Esattamente sessant’anni fa fu presentato “Per un
pugno di dollari” di Sergio Leone.
Ambientato in Messico ma realizzato in Spagna ed
interpretato da un divo di telefilm western americani completamente sconosciuto
in Italia (Clint Eastwood) e da attori nostrani sotto pseudonimi (l’immenso
Gian Maria Volonté venne battezzato John Wells) il film di Leone non piacque
all’inizio ai critici e uscì senza clamori pubblicitari.
Eppure il film in questione apparve fin dall’inizio
come un punto di rottura all’interno del panorama cinematografico.
Fu il pubblico a tributare il giusto successo ad una
pellicola entrata prepotentemente nell’immaginario comune.
Un’autentica sorpresa, un prodotto “outsider” della
settima arte.
Il successo del film fu strepitoso e fu determinato
da semplici fattori: marcato realismo, azione allo stato puro, una violenza
aspra e selvaggia.
E poi c'era l’eroe, un eroe con nuove
caratteristiche.

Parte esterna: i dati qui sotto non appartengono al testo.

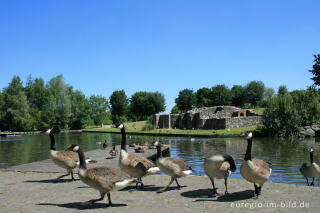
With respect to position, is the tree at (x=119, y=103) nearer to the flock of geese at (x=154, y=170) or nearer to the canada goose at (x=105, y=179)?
the flock of geese at (x=154, y=170)

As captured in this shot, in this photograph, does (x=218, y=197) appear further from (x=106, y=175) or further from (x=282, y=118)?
(x=282, y=118)

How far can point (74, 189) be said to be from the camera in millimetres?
9484

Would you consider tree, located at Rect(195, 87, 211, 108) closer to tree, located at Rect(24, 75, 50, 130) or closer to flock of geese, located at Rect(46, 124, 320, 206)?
tree, located at Rect(24, 75, 50, 130)

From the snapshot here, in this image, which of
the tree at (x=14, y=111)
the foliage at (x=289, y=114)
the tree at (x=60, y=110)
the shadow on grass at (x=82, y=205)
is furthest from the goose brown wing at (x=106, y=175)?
the tree at (x=60, y=110)

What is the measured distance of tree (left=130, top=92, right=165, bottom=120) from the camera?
12094cm

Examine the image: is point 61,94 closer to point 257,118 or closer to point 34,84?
point 34,84

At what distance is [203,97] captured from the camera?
409 feet

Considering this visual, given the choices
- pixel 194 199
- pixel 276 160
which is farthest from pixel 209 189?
pixel 276 160

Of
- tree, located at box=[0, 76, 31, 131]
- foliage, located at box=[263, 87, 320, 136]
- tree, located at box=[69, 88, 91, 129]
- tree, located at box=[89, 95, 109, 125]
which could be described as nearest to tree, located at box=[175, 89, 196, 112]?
tree, located at box=[89, 95, 109, 125]

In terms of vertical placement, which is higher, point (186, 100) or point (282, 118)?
point (186, 100)

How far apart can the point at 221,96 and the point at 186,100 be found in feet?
51.9

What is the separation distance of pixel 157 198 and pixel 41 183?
5073 millimetres

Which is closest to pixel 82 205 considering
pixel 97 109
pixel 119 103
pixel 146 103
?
pixel 97 109

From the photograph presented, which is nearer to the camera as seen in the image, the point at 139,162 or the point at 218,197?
the point at 218,197
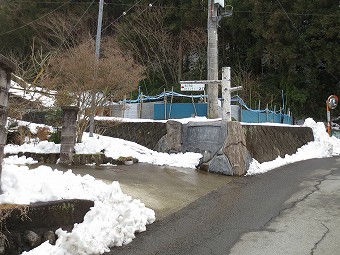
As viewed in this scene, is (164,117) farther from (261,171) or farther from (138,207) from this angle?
(138,207)

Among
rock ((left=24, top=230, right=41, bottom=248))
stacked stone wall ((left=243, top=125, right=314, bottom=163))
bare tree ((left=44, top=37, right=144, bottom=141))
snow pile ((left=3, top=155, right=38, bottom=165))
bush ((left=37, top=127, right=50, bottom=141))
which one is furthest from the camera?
stacked stone wall ((left=243, top=125, right=314, bottom=163))

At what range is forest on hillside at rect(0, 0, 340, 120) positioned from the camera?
22.0 meters

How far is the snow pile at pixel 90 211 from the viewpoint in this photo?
3.69 meters

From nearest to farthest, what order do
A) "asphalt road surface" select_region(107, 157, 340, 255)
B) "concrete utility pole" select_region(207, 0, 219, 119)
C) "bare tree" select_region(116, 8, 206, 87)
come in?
"asphalt road surface" select_region(107, 157, 340, 255) < "concrete utility pole" select_region(207, 0, 219, 119) < "bare tree" select_region(116, 8, 206, 87)

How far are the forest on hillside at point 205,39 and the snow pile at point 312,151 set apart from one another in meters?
5.31

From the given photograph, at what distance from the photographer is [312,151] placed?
50.4ft

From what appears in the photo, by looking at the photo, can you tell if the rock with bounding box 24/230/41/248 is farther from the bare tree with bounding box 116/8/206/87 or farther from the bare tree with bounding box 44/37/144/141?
Result: the bare tree with bounding box 116/8/206/87

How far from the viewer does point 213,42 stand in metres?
13.5

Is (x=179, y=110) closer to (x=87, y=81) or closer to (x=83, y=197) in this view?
(x=87, y=81)

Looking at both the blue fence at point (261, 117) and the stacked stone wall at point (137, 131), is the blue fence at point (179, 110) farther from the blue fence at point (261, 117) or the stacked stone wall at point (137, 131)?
the stacked stone wall at point (137, 131)

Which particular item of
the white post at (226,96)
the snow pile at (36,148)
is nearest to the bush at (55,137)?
the snow pile at (36,148)

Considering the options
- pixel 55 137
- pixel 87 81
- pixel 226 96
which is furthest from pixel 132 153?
pixel 226 96

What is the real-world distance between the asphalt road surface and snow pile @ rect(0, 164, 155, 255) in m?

L’iconico Clint Eastwood che non era il classico eroe “senza
macchia e senza paura” ma un misterioso pistolero che compare dal nulla e nel
nulla sparisce.
Quasi capitato per caso in un ambiente polveroso ai
confini del mondo.
Un eroe fatto della stessa pasta dei suoi avversari.
“Il western era ormai arrivato alla fine degli anni
‘50 ad un tal punto di romanticismo che aveva perso la sua autentica
fisionomia”.
Così disse Leone nel commentare il suo capolavoro ed
in effetti “Per un pugno di dollari” rappresentò una novità assoluta
decodificando gli stilemi di un genere che aveva ormai esaurito la sua spinta
propulsiva.
Il western fu per il regista romano, solo il veicolo
per mettere in mostra il suo talento e raccontare delle fiabe crude.
Tra primi piani spinti, poche parole, scarsi
dialoghi e occhiate furtive prese forma un classico che non tramonta mai e che
diede vita ad un genere, il cosiddetto spaghetti western, che ancora oggi viene
venerato e studiato in tutto il mondo.
Il resto lo fece la colonna sonora immortale del
maestro Morricone, vecchio compagno di scuola a Trastevere dello stesso Leone.
Morricone inventa un nuovo stile e diventa lui
stesso insieme alle sue note, presenza fissa e inscindibile della storia
cinematografica dello stesso Sergio.
Un connubio di immagini e musiche che si staglia
eterno e irraggiungibile sulle vette del cinema mondiale.